Firms trading derivatives must report details of swaps to the Commodities and Futures Commission (CFTC) via a swap derivatives repository. This includes the primary economic terms and any event that affects the valuations or terms of the contract (Part 45) to allow regulators to monitor systemic risk. There is also an obligation on firms to report in real-time to provide transparency on pricing to the market.

Like EMIR, DFA covers over-the-counter derivatives but unlike EMIR it excludes exchange-traded derivatives.


A full suite of controls for DFA reporting compliance

Our ReportShield™ quality assurance service gives you the ability to demonstrate appropriate control over your reporting obligations. Features include:

  • Accuracy (correctness) testing of all DFA open positions at the trade repository
  • Full governance structure, policy documentation, guidance and training for staff on the reporting obligation
  • Completeness, validity and accuracy of reporting for Parts 43, 45 and 46
  • Cross-regulation testing to ensure consistency with other regimes
  • All client identifiers checked for appropriateness for the regulation and properly mapped
  • Application of an advanced reconciliation between a primary trading system and the records held at the trade repository
  • Validation that firms are classifying their clients and counterparties correctly in terms of US persons and regulatory status ie. swap dealer, non-swap dealer etc…

What is SFTR?

The Securities Financing Transaction Reporting Regulation (SFTR) is an extensive set of requirements from the European Securities and Markets Authority (ESMA). Article 4 – the reporting requirement – is due to go live in early 2020.

The regulation aims to improve transparency and reduce risks in securities financing markets; namely the repo, securities lending, buy-sellback and margin lending (prime brokerage) markets.

Firms trading securities financing products (financial and non-financial) must report details of all securities financing transactions to ESMA via a Trade Repository. This includes includes new trades, lifecycle events, CCP margining and a measure of collateral re-use.

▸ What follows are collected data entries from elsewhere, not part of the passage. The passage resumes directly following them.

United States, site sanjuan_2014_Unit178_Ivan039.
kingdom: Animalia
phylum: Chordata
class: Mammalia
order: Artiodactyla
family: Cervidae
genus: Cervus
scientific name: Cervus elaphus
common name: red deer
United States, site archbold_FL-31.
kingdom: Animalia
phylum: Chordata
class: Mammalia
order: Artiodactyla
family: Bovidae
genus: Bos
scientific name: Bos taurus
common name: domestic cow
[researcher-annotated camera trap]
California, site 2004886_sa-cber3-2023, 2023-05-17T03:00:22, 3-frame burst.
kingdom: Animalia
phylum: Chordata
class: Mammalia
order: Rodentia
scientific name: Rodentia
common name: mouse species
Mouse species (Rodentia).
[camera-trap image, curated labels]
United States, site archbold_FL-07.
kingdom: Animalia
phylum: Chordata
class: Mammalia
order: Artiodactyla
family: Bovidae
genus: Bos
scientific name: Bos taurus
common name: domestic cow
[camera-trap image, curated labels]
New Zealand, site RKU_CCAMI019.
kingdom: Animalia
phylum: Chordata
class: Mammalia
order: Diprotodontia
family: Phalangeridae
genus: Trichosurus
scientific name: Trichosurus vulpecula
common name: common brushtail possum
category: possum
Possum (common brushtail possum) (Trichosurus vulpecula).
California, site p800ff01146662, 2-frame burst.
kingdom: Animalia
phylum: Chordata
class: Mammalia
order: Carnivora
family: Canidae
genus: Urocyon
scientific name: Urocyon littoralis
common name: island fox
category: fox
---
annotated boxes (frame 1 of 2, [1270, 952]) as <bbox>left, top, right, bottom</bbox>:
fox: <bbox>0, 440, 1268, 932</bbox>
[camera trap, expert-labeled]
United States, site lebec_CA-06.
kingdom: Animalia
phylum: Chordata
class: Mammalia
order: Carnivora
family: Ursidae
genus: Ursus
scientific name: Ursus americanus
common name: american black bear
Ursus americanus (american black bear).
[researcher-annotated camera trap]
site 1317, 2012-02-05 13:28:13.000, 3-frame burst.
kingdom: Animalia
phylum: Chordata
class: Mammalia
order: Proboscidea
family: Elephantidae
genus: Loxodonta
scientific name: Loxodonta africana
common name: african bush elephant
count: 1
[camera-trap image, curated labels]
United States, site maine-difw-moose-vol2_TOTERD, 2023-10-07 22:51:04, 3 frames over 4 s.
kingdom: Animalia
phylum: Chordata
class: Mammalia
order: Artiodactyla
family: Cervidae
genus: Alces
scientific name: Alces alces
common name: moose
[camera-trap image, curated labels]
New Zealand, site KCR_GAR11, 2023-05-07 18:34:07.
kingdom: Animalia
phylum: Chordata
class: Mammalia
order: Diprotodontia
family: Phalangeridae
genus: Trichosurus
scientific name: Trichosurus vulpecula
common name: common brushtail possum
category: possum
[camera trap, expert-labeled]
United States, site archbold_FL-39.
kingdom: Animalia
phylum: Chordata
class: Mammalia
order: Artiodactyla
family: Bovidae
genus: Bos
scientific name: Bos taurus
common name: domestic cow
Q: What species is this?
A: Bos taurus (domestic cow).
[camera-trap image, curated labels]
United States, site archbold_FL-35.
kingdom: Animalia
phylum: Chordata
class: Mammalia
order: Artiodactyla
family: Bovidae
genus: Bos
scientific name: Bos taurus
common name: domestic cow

We can help you prepare for SFTR reporting

Led by our SFTR subject matter expert Jonathan Lee, the former head of the ICMA Taskforce on SFTR, our pre go-live services include:

  • Pre go-live data accuracy testing
  • Programme design and implementation
  • Evaluation of the appropriate controls environment
  • Training on reporting requirements
  • Subject matter expert support
  • Evaluation of vendor solutions

Our ReportShield™ quality assurance service is being adapted for SFTR and will include:

  • Testing for correctness of all SFTR transaction reports at the Trade Repository
  • Checking and mapping of all client identifiers, contractual and collateral static data
  • Advanced reconciliations between a primary trading system and records held at the Trade Repository
  • Checking that all delegated reporting has been reported accurately and completely
  • A control framework including a governance framework and suite of policy and guidelines documentation.

Quality assurance for all G20 reporting obligations

Beyond EMIR, MIFID II, Dodd Frank and SFTR, you may also face the challenge of reporting under other regimes such as HKMA, MAS, ASIC and Canadian reporting.

Our quality assurance works for multiple regulatory regimes so you can be sure your reporting is correct no matter what the international regulation.